Document excerpt:
Only 4 low-frequency subbands are kept. Before decoding, high-frequency positions are zero-filled and transformed back via \(\tilde z=W^{-1}(\{\tilde B^{(\ell)}_{abc}\})\). This "fixed zeroing" adapts classic compression ideas (like discarding high-freq coefficients in JPEG). The difference from "channel reduction" is that while the latter loses information across all frequencies, LC-VAE selectively discards high frequencies that have low energy, small contribution to reconstruction, and are detrimental to diffusion. This maintains quality at the same compression ratio while providing a cleaner low-frequency latent space for diffusion.

Supplied data:
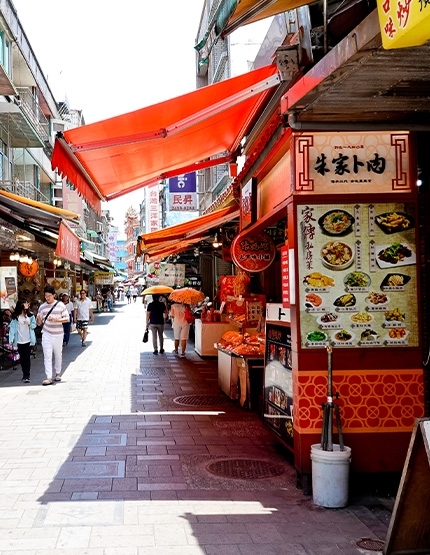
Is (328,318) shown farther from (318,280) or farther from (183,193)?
(183,193)

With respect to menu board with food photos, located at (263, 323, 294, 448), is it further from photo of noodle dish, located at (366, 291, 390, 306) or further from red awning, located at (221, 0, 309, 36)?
red awning, located at (221, 0, 309, 36)

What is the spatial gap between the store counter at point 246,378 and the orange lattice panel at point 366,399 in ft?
11.8

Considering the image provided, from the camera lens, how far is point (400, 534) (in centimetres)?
438

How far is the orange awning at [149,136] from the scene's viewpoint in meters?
6.66

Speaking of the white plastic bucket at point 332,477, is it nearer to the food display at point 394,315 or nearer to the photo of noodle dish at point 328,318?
the photo of noodle dish at point 328,318

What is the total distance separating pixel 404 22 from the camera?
2.73m

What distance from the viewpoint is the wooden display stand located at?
4.27m

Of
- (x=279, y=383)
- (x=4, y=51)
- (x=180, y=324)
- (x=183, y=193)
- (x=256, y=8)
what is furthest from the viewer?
(x=183, y=193)

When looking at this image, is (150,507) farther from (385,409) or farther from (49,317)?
(49,317)

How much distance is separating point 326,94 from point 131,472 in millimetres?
4482

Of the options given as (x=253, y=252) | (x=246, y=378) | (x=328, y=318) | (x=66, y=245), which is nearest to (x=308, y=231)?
(x=328, y=318)

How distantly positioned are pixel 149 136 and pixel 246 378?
4.54 meters

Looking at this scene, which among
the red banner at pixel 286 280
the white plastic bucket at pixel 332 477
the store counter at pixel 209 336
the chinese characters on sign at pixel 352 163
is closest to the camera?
the white plastic bucket at pixel 332 477

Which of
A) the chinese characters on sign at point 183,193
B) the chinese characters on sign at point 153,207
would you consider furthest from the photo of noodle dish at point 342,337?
the chinese characters on sign at point 153,207
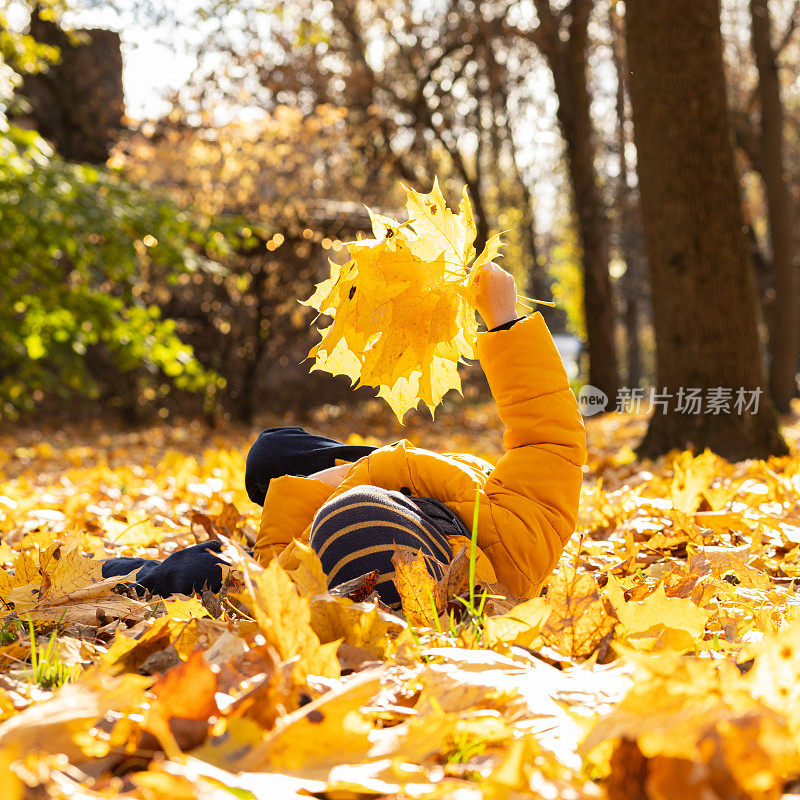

Given request A: Please list every property that the LC-VAE passage gives for the high frequencies it selectively discards.
Given request B: In the LC-VAE passage, how many low-frequency subbands are kept?

Written reply A:
- They have low energy.
- They make a small contribution to reconstruction.
- They are detrimental to diffusion.

Written reply B: 4